Complete the following:
**1.** In the article on the Big Pun song, reproduce everything from "The song peaked" down to "then-unknown DJ Khaled.".
**2.** According to the article on the Big Pun song, who directed the music video?
**3.** Using the article on the Big Pun song, explain why "It's So Hard" is called a posthumous single.

** START OF Document passage **

"It’s So Hard" is the first posthumous single by Puerto Rican-American rapper Big Pun, from his 2000 second studio album, Yeeeah Baby. It features singer Donell Jones and was produced by Younglord and Jay "Waxx" Garfield, and was released following his sudden death two months prior.

The song peaked at number 75 on the Billboard Hot 100 and at number 19 on the Billboard Hot R&B/Hip-Hop Songs chart.

Music video
The music video of the song (directed by Chris Robinson) features cameo appearances from Alexis Fields, LL Cool J, Busta Rhymes, Spliff Star, Xzibit, Mack 10, P. Diddy, Nas, DJ Clue?, Wyclef Jean, Prodigy, Raekwon, Method Man, Smooth B, DJ Funkmaster Flex, The Beatnuts, Chino XL, DJ Premier, Tash, Big Tigger, Cuban Link, Prospect, Triple Seis, Armageddon, Sunkiss, Tony Sunshine, Tony Touch, Mexicano 777, Fat Joe, Lil' Kim, Lil' Cease, M.O.P., Missy Elliott, Noreaga, Jennifer Lopez, Black Rob, Busta Rhymes, Sean Price and a then-unknown DJ Khaled.

** END OF Document passage **
** START OF Data section **

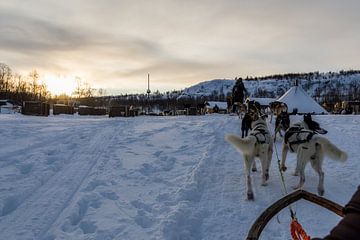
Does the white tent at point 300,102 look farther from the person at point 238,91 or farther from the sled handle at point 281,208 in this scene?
the sled handle at point 281,208

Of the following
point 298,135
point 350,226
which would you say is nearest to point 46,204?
point 298,135

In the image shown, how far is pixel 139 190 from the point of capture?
25.1ft

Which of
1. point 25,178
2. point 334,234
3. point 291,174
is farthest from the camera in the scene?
point 291,174

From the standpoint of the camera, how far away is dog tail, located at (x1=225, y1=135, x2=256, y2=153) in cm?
662

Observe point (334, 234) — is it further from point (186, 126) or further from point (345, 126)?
point (345, 126)

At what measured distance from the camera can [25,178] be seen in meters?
8.01

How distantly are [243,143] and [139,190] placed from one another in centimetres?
230

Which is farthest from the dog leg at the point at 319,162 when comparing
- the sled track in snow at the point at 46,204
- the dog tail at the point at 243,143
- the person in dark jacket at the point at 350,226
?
the person in dark jacket at the point at 350,226

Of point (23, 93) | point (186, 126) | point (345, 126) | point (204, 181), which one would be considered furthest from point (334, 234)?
point (23, 93)

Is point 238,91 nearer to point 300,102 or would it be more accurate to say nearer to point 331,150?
point 300,102

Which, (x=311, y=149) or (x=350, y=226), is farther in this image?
(x=311, y=149)

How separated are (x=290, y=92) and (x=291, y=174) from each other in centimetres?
2844

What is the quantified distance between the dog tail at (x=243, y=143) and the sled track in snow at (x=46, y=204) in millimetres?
3099

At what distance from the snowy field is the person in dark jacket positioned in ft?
10.9
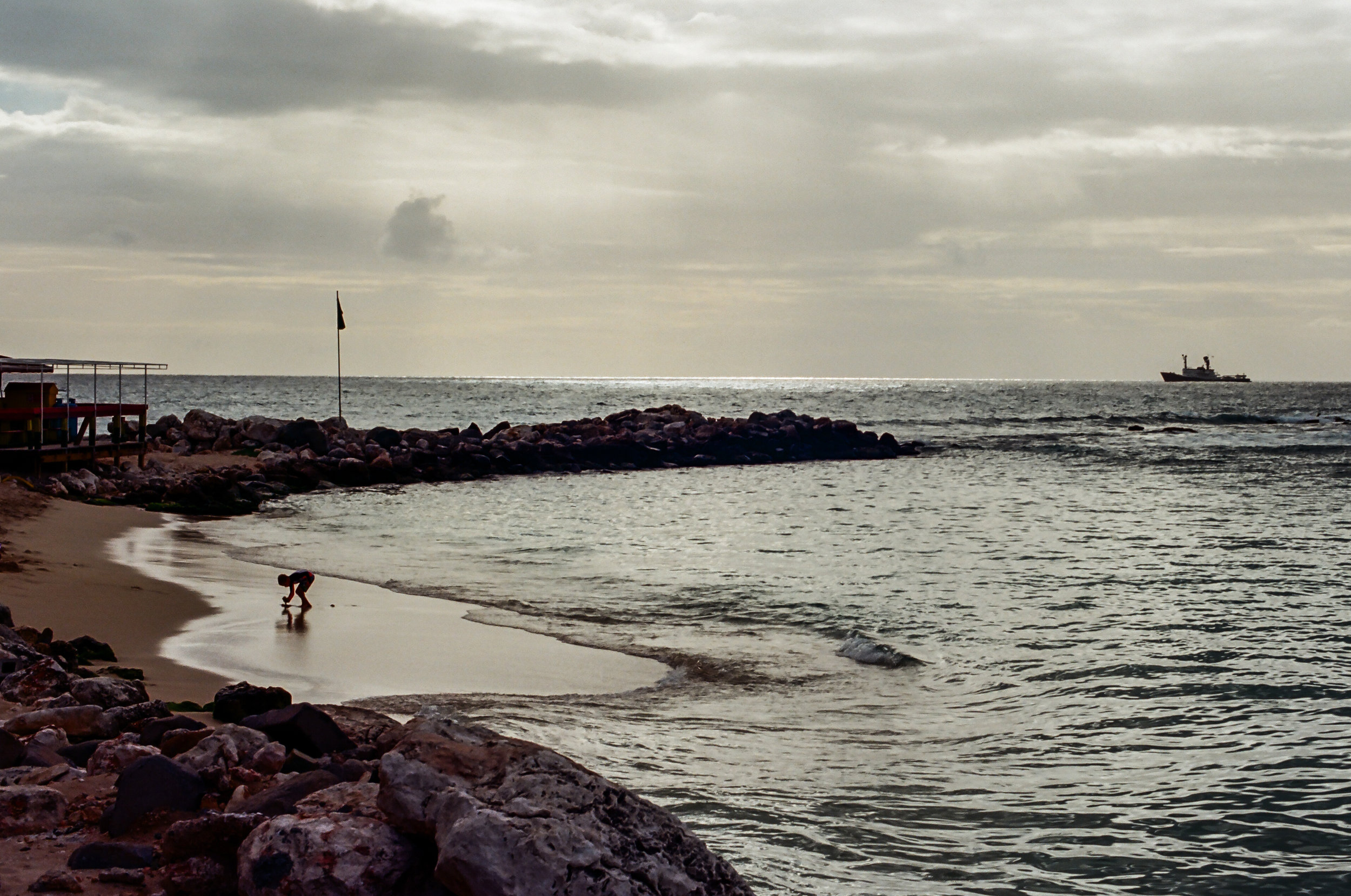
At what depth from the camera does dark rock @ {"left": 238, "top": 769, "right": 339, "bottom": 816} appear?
→ 15.8 ft

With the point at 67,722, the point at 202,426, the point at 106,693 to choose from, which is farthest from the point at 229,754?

** END OF Data section **

Solutions per task:
**1.**
The song peaked at number 75 on the Billboard Hot 100 and at number 19 on the Billboard Hot R&B/Hip-Hop Songs chart.

Music video
The music video of the song (directed by Chris Robinson) features cameo appearances from Alexis Fields, LL Cool J, Busta Rhymes, Spliff Star, Xzibit, Mack 10, P. Diddy, Nas, DJ Clue?, Wyclef Jean, Prodigy, Raekwon, Method Man, Smooth B, DJ Funkmaster Flex, The Beatnuts, Chino XL, DJ Premier, Tash, Big Tigger, Cuban Link, Prospect, Triple Seis, Armageddon, Sunkiss, Tony Sunshine, Tony Touch, Mexicano 777, Fat Joe, Lil' Kim, Lil' Cease, M.O.P., Missy Elliott, Noreaga, Jennifer Lopez, Black Rob, Busta Rhymes, Sean Price and a then-unknown DJ Khaled.

**2.** Chris Robinson directed the music video.

**3.** It is called posthumous because it was released after Big Pun's sudden death two months earlier.